- _Data shown_:

------------------------------------------------

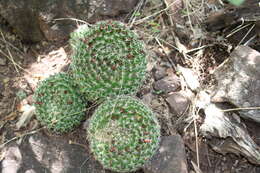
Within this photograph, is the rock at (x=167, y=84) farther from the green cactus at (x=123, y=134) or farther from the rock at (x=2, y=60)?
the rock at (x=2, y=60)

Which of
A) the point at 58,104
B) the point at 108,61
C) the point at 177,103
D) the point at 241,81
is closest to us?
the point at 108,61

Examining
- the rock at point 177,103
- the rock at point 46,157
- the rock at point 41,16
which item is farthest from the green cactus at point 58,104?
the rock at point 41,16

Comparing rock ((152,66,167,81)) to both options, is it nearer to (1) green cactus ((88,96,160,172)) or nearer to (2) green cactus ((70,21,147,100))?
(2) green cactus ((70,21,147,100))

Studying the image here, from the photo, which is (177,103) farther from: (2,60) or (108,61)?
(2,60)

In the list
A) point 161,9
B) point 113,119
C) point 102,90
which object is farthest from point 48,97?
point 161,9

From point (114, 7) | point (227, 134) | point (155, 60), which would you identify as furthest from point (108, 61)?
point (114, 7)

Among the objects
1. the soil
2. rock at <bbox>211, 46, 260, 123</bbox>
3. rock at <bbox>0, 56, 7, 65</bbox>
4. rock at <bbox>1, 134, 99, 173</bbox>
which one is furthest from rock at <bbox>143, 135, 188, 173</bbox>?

------------------------------------------------

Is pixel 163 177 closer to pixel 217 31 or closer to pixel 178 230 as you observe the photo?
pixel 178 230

------------------------------------------------

Copy out the rows above verbatim, from the line containing "Among the objects" through the line containing "which one is", including both of those lines and nothing else.

Among the objects
1. the soil
2. rock at <bbox>211, 46, 260, 123</bbox>
3. rock at <bbox>0, 56, 7, 65</bbox>
4. rock at <bbox>1, 134, 99, 173</bbox>
which one is furthest from rock at <bbox>143, 135, 188, 173</bbox>?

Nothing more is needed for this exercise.